A movement mystery solved

Eureka moments are a rarity in science. Instead, the discovery process is often slow and methodical. That is the case for a scientific collaboration between Alexandra Nelson, Anatol Kreitzer, and Louis Ptáček — researchers affiliated with the Kavli Institute for Fundamental Neuroscience at the University of California, San Francisco — that has endured for more than a decade. The researchers have been working to understand the cause of a movement disorder, known as PNKD (paroxysmal nonkinesigenic dyskinesia), which Ptáček successfully modelled in mice. People with PNKD experience attacks of involuntary movements after drinking alcohol or coffee, or in response to extreme stress. PNKD is rare but dyskinesias writ large are not, and there are few effective treatments. Through a series of experiments with PNKD mice, Nelson, Kreitzer, and their team worked out the nerve cell type and neural circuitry involved in the attacks and why the cells are misfiring. They homed in on a type of inhibitory neuron in the striatum, an area of the brain involved in the initiation of movement. In the PNKD model, the inhibitory cells were much less active than normal and could be manipulated to trigger the attacks. The activity level was sensitive to endogenous cannabinoids, cell signaling molecules that influence synaptic function and could be targeted for treatment. The findings were published in the Journal of Neuroscience.

How figure skates put dizziness on ice

According to Google, many of us want to know, “How do figure skaters not get dizzy?” That question trended during the recent Olympic Games and may do so again during the World Figure Skating Championships. To answer it, CNN turned to Johns Hopkins neuroscientist Kathleen Cullen, a member of the Kavli Neuroscience Discovery Institute. She studies how the brain processes motion and is an expert on the vestibular system, which senses head motion and helps us maintain our balance. (In a recent publication, for example, her team tested a longstanding theory about how the brain flexibly encodes information about voluntary movement.) Cullen told CNN how athletes have slowly trained their brains over time to avoid feeling dizzy after a spin: “There’s a really profound fundamental thing that happens in the brain of people like dancers or skaters over lots and lots of practice.
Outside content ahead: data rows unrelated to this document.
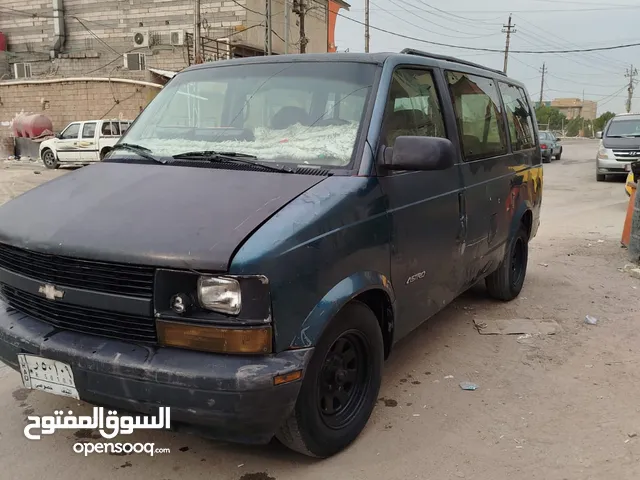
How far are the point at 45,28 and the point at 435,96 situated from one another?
121 ft

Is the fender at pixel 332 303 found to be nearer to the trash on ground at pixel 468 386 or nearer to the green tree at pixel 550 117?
the trash on ground at pixel 468 386

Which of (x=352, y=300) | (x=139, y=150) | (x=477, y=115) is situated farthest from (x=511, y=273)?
(x=139, y=150)

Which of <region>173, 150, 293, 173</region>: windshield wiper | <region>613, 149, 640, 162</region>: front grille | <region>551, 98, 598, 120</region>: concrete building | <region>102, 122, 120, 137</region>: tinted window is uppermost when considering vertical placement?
<region>551, 98, 598, 120</region>: concrete building

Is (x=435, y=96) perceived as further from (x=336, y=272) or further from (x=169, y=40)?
(x=169, y=40)

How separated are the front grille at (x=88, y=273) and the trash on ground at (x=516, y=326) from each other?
10.5 ft

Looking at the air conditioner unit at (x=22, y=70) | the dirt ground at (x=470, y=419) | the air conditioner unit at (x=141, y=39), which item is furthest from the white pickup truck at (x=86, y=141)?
the dirt ground at (x=470, y=419)

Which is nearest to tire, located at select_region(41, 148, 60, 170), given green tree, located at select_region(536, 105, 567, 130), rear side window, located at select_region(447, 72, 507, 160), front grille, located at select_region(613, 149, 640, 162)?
front grille, located at select_region(613, 149, 640, 162)

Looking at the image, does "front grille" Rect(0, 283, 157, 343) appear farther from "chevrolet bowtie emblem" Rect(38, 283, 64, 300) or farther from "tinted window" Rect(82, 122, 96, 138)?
"tinted window" Rect(82, 122, 96, 138)

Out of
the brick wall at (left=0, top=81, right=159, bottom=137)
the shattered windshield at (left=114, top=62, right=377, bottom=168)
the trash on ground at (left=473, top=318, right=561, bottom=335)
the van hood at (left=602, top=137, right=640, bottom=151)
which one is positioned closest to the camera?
the shattered windshield at (left=114, top=62, right=377, bottom=168)

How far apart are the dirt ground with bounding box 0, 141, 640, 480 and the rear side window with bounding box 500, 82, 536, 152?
1576 millimetres

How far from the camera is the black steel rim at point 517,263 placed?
211 inches

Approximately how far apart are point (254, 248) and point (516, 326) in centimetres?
330

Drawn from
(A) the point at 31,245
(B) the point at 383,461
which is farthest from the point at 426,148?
(A) the point at 31,245

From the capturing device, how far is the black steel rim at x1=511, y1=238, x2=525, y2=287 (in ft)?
17.6
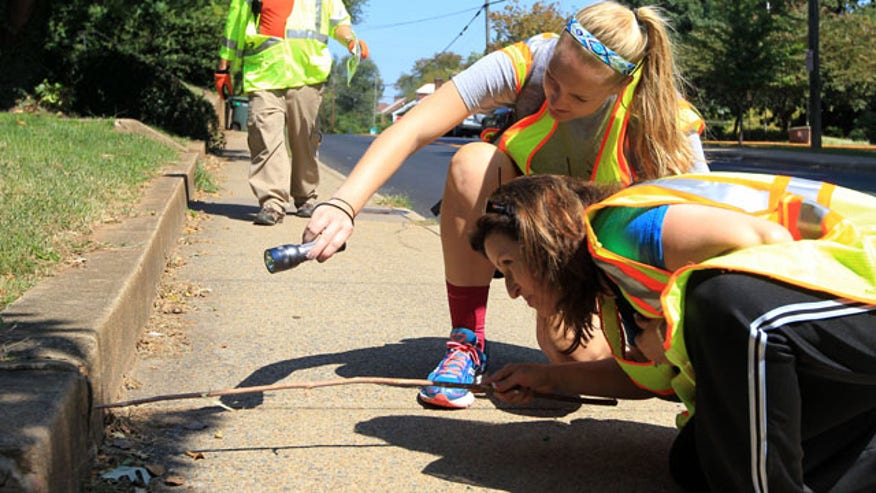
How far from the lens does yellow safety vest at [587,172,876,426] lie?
2192 millimetres

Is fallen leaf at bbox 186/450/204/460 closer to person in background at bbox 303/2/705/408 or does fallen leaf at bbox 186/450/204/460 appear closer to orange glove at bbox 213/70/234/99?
person in background at bbox 303/2/705/408

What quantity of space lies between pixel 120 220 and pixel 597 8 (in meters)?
2.87

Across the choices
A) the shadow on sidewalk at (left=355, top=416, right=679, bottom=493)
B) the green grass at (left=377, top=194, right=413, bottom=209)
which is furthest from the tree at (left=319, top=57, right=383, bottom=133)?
the shadow on sidewalk at (left=355, top=416, right=679, bottom=493)

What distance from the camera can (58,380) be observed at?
97.4 inches

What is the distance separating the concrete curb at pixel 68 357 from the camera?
2.12m

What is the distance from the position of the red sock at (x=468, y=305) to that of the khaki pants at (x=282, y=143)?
3778 mm

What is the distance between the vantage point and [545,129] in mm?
3412

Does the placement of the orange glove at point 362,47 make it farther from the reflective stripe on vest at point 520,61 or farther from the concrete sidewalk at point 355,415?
the reflective stripe on vest at point 520,61

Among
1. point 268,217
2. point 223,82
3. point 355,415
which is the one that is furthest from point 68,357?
point 223,82

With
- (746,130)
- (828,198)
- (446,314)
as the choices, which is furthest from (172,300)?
(746,130)

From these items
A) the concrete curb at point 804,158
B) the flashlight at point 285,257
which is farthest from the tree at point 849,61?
the flashlight at point 285,257

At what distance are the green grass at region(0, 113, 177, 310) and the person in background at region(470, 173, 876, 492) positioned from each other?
5.87 ft

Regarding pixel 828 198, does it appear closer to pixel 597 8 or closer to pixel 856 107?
pixel 597 8

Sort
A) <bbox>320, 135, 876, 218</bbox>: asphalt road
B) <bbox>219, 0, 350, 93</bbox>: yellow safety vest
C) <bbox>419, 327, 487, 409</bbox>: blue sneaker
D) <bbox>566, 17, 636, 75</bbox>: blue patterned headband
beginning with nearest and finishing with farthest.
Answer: <bbox>566, 17, 636, 75</bbox>: blue patterned headband < <bbox>419, 327, 487, 409</bbox>: blue sneaker < <bbox>219, 0, 350, 93</bbox>: yellow safety vest < <bbox>320, 135, 876, 218</bbox>: asphalt road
And that’s basically a change in the way the brain is processing information.” The feeling of dizziness is the result of a difference between the brain and eye movement. Cullen suggested that skaters have learned to ignore the signals coming from the inner ear that suggest the body is still in motion, even once they’ve stopped spinning and their gaze is fixed.

Making memories last

At Rockefeller University's Kavli Neural Systems Institute, Robert Darnell studies the role of RNA-binding proteins in the mammalian brain. These proteins are important because they influence which genes are turned on or off during development and normal function. In a new study, Darnell and his team investigated the role of the RNA binding protein, FMRP, in pyramidal neurons, a cell type involved in learning and memory. FMRP is known to bind and regulate 900 different proteins, but it isn’t clear which ones it interacts with in pyramidal neurons and whether those proteins are the same in all parts of the cell.
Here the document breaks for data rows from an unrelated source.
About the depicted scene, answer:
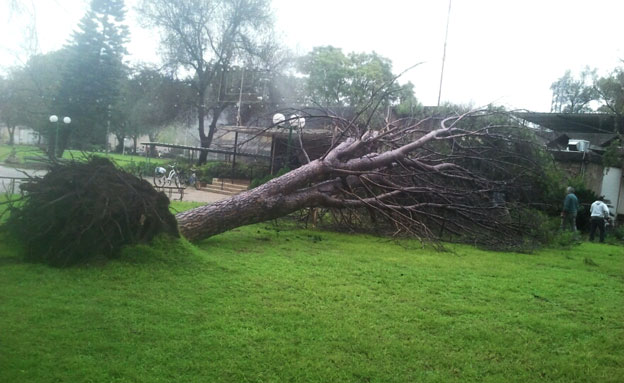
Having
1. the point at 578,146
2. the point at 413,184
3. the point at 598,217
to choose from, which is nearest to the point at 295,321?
the point at 413,184

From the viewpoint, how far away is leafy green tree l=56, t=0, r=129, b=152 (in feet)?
18.7

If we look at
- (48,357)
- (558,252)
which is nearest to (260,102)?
(558,252)

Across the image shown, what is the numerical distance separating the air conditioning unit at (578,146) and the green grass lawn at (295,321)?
36.8ft

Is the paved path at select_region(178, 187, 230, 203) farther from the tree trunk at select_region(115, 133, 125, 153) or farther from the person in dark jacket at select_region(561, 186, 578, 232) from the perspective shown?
the person in dark jacket at select_region(561, 186, 578, 232)

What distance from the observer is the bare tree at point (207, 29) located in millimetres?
8388

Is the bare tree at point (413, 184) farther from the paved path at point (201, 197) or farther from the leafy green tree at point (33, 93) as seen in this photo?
the paved path at point (201, 197)

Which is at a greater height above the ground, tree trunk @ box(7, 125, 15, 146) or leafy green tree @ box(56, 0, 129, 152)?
leafy green tree @ box(56, 0, 129, 152)

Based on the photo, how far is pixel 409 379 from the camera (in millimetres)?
3143

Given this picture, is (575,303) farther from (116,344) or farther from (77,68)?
(77,68)

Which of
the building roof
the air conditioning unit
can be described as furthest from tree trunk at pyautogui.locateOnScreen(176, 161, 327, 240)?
the building roof

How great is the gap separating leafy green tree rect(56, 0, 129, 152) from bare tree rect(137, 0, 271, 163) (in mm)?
753

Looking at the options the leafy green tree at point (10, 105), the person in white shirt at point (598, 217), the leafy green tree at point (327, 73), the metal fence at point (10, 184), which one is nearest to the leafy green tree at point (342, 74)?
the leafy green tree at point (327, 73)

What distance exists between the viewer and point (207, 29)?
41.3 feet

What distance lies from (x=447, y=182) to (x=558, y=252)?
2371 millimetres
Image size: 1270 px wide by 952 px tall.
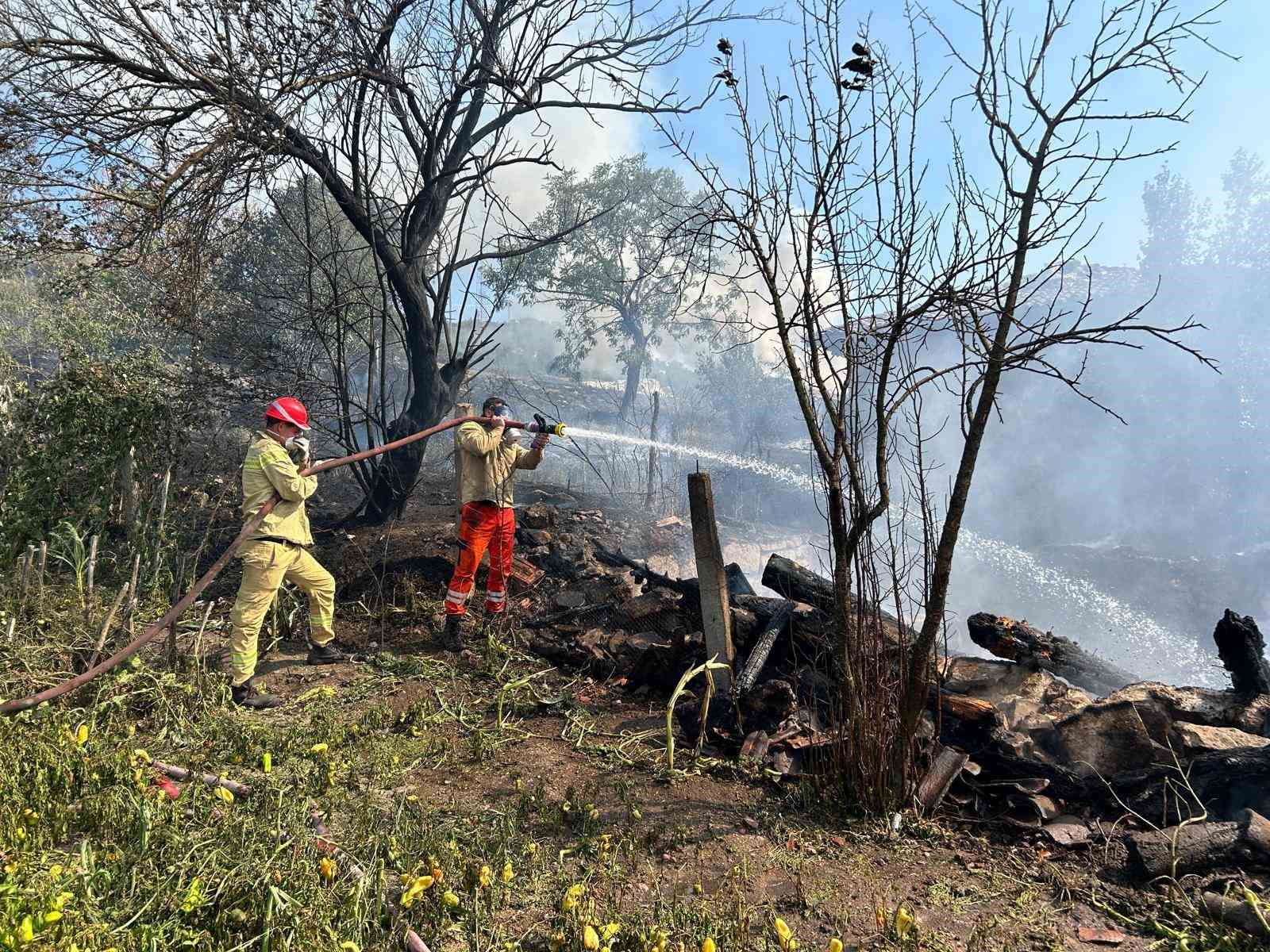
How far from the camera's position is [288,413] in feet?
15.8

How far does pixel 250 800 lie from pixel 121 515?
563cm

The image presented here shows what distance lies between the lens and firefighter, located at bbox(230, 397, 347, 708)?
4.60 metres

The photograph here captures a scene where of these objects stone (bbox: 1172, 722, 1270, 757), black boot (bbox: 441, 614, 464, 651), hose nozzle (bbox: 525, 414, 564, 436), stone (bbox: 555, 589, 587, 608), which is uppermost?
hose nozzle (bbox: 525, 414, 564, 436)

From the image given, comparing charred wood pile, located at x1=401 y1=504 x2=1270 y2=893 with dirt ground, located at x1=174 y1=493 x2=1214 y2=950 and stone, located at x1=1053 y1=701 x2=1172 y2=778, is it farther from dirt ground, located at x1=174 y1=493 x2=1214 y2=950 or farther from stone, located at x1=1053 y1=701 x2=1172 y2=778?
dirt ground, located at x1=174 y1=493 x2=1214 y2=950

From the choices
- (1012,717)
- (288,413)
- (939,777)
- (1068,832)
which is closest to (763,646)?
(939,777)

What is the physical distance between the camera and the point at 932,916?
2791 millimetres

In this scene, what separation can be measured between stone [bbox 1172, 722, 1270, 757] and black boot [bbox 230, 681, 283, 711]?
595 cm

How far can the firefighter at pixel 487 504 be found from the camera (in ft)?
19.5

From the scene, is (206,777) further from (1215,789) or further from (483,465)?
(1215,789)

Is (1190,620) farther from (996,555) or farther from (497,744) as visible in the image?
(497,744)

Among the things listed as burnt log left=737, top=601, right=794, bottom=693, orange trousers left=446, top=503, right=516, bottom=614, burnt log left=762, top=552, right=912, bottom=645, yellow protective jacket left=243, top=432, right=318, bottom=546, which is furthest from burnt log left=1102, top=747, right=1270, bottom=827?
yellow protective jacket left=243, top=432, right=318, bottom=546

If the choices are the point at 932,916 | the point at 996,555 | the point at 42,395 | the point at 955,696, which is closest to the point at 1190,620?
the point at 996,555

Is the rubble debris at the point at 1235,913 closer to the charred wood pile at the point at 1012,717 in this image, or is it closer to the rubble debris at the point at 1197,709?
the charred wood pile at the point at 1012,717

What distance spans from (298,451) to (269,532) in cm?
62
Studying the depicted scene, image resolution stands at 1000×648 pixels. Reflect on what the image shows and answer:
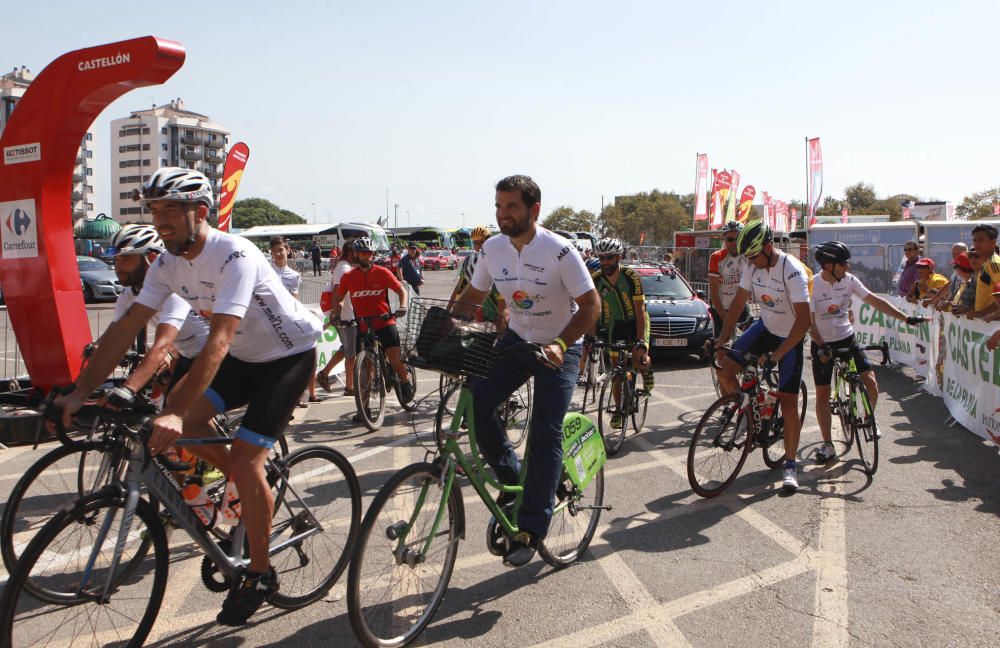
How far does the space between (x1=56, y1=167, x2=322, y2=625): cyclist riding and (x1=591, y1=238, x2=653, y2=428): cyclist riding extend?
4.15 m

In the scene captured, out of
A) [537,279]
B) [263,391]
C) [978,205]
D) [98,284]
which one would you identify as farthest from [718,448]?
[978,205]

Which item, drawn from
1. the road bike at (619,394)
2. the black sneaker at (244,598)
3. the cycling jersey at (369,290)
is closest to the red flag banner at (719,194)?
the cycling jersey at (369,290)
The FMRP protein performs different functions in the cell bodies (yellow) and dendrites (red) of hippocampal memory neurons. Credit: Darnell Laboratory.
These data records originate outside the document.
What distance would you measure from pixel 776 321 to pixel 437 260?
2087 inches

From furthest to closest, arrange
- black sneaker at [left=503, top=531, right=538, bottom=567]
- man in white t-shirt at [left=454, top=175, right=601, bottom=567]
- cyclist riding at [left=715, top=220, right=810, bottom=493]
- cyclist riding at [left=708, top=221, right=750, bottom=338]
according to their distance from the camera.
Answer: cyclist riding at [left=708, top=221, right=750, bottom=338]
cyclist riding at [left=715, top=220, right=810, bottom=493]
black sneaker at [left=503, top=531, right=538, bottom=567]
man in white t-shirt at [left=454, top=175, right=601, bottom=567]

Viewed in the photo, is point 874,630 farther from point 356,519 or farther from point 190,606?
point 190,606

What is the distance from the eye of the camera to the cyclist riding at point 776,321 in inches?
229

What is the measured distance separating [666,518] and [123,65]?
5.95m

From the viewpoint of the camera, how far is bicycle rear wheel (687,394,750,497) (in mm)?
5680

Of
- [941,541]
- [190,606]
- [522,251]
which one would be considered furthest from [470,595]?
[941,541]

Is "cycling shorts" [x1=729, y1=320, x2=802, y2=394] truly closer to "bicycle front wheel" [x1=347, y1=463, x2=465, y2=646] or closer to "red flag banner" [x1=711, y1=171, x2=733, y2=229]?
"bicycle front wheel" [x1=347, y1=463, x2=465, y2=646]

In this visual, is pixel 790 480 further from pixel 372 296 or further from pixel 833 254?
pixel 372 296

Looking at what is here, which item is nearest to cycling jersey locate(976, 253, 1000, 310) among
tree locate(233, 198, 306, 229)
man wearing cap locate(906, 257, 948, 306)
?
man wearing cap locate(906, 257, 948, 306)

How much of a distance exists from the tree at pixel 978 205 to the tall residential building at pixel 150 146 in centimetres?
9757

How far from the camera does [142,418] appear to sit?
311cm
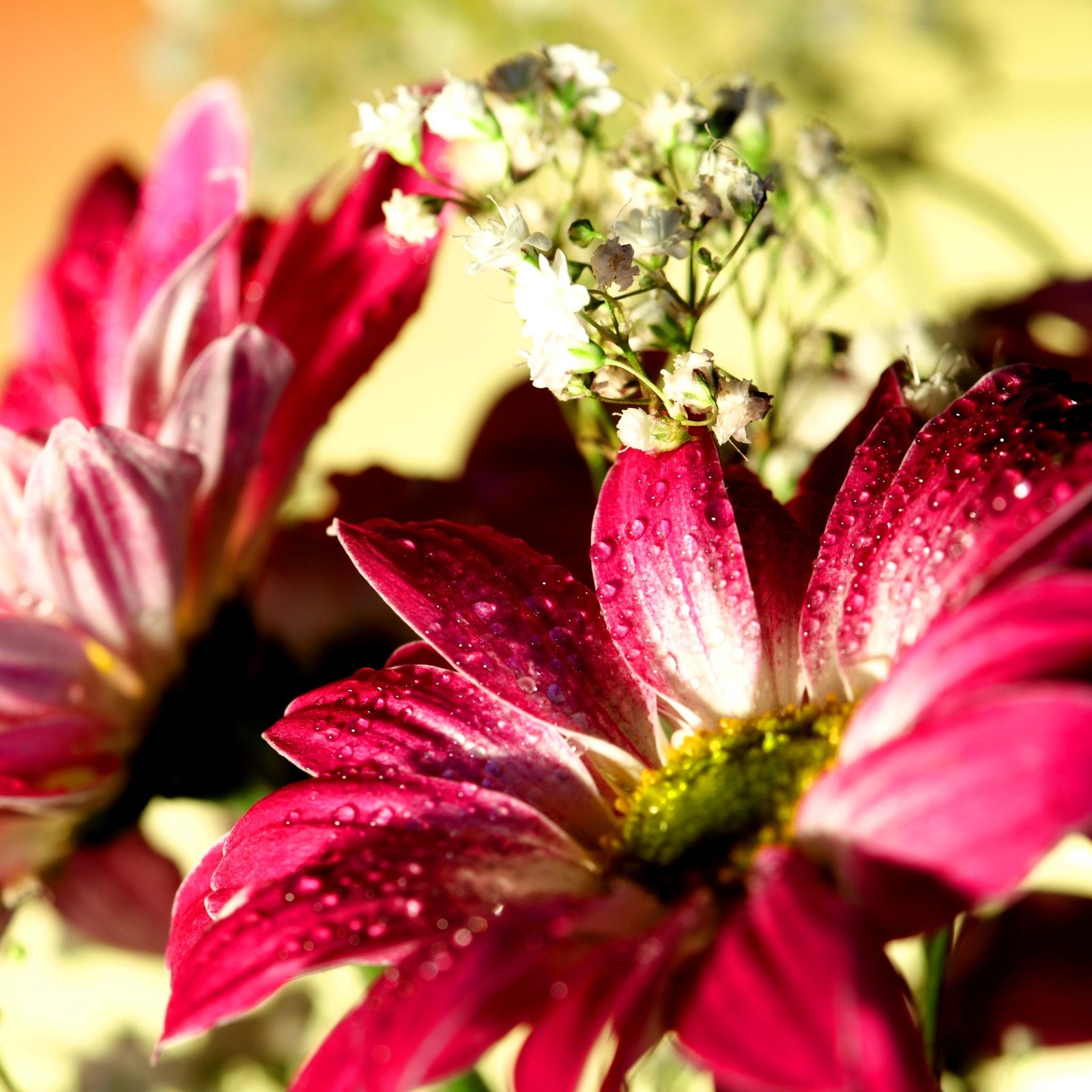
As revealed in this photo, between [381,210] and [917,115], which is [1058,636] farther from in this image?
[917,115]

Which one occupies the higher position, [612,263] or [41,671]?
[612,263]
Neurons are complex cells with different functional compartments, yet they are rarely studied that way. Pyramidal neurons have elaborate dendritic trees, with branches that form connections with other neurons. These connections, or synapses, are thought to be where memories are formed. They can be far from the cell body and rely on having the right ingredients nearby to make synaptic proteins, including RNA binding proteins such as FMRP. When the researchers dissected cells and look at FMRP’s interactions, they found it plays a dual role in the cells. In dendrites, FMRP binds to RNAs that control the expression of synaptic proteins, influencing how the cell responds to inputs; in the cell body, FMRP binds to RNAs that encode regulatory proteins that broadly affect gene expression. The findings suggest there is a feedback loop between the cell body and the dendrites that could help fine tune the synaptic changes that support learning and memory.